Walking hand-in-hand, Helen Byerly has led two generations of children through the Normal Public Library.

Helen first started coming here more than twenty years ago, when her family moved from the Chicago suburb of Elmhurst to Bloomington. Towing along her three daughters, now all in their twenties, she made a pilgrimage to the library on a weekly basis.

 “We would always come home with a big bag of books,” Helen said.  “It was great for them to get an opportunity to check out all of the books by their favorite authors, from Rosemary Wells to Alexandra Day.”

As her children grew older, they became less interested in clamoring up to read in the library’s old loft or auditing pioneer life with Oregon Trail. And so, for a time, Helen’s relationship with NPL waned, and she returned but rarely for the occasional magazine or audiobook.

But that all changed on November 7, 2011, when Helen became a grandmother. Now five-years-old, little Makayla Byerly chatters constantly and bounces on her toes, as her grandmother leads her upstairs to NPL’s  Children’s Department. Helen seems entirely at ease, grip firm but gentle around Makayla’s hand, as the full-time grandma continues forward placidly, the little girl whirling around her like a tiny tornado that never quite touches the ground.

But Helen was not always so nonchalant about her newfound responsibilities. When her daughter returned to work full-time shortly after Makayla was born, Helen suddenly found herself the full-time caregiver to a toddler--20 years after she last had one of her own. Desperate for productive ways to fill the long days of babysitting, Helen turned once again to the Normal Public Library.

“This place has been very important to her,” Helen said. “I would say this is the one place I consistently brought her every week.”

Aside from classes and events, NPL has allowed Makayla to explore a diverse set of interests, from dinosaurs to sea creatures to Native American culture.

“I like to read everything here, even if it’s something I don’t even know about,” Makayla said, practically vibrating with enthusiasm.

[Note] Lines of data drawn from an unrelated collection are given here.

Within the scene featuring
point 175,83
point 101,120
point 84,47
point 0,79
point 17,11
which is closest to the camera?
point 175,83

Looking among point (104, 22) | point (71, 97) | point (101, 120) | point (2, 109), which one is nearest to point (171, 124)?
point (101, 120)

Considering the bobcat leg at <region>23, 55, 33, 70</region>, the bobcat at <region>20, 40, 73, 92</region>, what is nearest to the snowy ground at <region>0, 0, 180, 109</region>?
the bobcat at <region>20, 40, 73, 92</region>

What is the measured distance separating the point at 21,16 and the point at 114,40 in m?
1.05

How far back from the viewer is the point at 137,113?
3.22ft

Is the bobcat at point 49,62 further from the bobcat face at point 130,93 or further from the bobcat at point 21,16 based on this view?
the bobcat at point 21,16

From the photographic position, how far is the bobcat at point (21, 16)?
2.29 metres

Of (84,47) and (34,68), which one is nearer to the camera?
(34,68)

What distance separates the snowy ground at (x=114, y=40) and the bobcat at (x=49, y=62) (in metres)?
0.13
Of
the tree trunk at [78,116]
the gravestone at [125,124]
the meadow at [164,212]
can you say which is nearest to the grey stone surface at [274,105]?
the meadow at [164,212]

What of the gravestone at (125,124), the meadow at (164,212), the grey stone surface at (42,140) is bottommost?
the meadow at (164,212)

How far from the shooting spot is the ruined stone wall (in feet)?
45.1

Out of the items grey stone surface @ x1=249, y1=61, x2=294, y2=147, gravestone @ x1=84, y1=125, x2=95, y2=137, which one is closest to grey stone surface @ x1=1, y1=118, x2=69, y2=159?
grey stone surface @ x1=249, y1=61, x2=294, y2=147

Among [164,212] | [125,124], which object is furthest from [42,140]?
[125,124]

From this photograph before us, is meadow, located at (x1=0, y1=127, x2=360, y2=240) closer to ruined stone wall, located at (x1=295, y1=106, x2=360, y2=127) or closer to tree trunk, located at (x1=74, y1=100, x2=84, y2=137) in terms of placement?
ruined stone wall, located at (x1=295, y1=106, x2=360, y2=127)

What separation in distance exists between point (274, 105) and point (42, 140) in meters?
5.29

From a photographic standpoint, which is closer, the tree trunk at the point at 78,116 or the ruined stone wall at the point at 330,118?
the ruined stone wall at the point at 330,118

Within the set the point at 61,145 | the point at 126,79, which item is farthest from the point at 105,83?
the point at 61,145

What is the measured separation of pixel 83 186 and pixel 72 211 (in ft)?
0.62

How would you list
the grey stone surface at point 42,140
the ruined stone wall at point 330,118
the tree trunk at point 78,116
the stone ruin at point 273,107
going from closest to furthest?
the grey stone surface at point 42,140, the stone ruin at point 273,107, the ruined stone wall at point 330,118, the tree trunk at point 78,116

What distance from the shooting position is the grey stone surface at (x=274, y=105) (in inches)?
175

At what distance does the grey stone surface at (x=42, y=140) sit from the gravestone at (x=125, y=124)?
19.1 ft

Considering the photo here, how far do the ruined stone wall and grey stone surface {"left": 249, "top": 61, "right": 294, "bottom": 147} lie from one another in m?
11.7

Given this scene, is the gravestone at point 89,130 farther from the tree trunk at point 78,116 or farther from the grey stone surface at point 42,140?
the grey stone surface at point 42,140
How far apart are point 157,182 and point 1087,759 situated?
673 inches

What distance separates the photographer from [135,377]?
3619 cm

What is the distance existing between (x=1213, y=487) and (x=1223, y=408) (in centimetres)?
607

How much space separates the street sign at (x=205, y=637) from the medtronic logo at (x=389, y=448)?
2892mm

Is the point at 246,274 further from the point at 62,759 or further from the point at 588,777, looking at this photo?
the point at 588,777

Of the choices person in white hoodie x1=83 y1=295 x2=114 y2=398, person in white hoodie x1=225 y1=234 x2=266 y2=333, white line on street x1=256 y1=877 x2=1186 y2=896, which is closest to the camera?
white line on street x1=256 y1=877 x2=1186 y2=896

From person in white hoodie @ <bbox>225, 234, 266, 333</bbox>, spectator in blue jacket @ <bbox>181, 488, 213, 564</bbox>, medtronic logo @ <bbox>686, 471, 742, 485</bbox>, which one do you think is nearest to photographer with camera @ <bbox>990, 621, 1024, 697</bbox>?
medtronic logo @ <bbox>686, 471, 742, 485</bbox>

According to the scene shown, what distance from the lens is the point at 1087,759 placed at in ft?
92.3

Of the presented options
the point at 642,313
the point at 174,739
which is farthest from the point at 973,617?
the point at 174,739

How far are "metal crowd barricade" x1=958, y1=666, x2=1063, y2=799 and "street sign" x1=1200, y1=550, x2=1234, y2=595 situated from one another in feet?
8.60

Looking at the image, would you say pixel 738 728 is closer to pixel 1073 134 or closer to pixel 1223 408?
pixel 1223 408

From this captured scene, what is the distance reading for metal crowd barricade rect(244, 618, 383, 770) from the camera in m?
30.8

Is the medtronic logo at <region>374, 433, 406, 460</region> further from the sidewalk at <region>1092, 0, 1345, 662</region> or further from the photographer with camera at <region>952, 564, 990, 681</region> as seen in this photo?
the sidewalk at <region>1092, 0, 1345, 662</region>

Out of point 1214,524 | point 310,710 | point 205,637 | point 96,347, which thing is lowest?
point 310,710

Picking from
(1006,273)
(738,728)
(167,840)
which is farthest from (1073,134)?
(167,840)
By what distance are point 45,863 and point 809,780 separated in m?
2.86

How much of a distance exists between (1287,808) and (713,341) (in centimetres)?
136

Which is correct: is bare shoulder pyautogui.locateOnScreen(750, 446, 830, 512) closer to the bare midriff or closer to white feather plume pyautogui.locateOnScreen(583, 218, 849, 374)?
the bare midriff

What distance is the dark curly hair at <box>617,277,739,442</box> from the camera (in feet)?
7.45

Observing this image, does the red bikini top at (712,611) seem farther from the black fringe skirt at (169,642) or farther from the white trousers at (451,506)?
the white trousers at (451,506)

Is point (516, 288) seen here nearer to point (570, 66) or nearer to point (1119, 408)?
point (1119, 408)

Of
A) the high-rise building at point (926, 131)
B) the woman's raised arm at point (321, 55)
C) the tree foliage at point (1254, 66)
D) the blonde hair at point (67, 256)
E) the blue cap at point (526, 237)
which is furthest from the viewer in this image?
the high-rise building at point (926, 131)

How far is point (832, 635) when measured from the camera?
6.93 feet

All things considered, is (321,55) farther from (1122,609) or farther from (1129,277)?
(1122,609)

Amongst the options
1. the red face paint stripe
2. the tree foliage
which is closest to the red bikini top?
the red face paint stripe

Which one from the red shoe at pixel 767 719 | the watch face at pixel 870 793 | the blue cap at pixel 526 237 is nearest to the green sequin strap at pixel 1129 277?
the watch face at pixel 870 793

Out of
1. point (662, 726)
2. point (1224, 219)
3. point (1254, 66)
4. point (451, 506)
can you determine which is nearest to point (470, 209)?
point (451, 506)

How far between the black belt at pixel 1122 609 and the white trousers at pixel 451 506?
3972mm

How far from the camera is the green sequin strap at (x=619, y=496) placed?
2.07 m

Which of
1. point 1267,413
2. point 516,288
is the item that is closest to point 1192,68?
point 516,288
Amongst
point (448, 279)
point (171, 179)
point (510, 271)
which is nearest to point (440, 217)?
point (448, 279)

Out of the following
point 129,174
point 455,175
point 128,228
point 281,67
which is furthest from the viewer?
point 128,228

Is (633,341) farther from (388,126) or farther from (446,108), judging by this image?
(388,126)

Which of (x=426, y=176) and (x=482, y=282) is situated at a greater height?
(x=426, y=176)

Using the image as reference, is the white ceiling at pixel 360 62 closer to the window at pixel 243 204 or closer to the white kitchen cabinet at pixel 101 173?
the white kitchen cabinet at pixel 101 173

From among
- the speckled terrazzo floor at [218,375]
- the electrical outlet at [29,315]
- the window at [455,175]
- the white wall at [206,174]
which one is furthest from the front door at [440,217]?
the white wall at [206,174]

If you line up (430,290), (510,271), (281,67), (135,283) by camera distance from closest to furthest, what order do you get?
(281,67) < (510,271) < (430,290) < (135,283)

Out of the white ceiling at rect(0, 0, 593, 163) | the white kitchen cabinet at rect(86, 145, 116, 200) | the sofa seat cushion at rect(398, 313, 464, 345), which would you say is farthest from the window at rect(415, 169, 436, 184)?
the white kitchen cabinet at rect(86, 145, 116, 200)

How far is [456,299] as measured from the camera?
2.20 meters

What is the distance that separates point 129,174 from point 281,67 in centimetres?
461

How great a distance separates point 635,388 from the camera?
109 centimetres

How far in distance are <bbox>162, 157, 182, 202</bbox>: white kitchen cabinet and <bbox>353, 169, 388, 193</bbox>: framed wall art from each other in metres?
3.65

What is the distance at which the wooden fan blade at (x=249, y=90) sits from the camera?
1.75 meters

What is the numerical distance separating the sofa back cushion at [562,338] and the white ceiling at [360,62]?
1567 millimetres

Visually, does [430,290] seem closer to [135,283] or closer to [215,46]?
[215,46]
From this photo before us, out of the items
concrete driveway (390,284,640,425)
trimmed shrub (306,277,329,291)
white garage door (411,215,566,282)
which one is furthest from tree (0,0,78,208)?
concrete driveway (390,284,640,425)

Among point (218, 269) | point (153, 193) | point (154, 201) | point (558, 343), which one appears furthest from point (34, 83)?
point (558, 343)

In the past, large portions of their time at the library were devoted to the Discovery Room, a children’s play area stocked with puppets and models and dominated by a large playhouse.

When asked about it, Makayla solemnly declared that she was “too busy finding books” to play there anymore. But not twenty minutes into their visit, Makayla scampers past the forest of iPads that make up the tech playground and makes a beeline for the Discovery Room, drawn by the sound of children’s laughter.

Helen heads to a bench on the far side of the play area, to settle in and watch as Makayla drags several puppets into the playhouse—returning only to offer a fluffy stuffed rabbit to an older girl stationed at the trainset. “May you be the bunny, because I’m going to be the camel?” Makayla asks, high voice serious.

The discovery room is a recent addition to NPL that didn’t exist when Helen’s own children visited, but she appreciates its resources and size. “I think Makayla will always love going to the library, because of all her great experiences here,” she said.

Makayla has trailed back to her grandma, clutching the camel hopefully behind her back. Helen tilts her head knowingly. “You want me to be the camel?”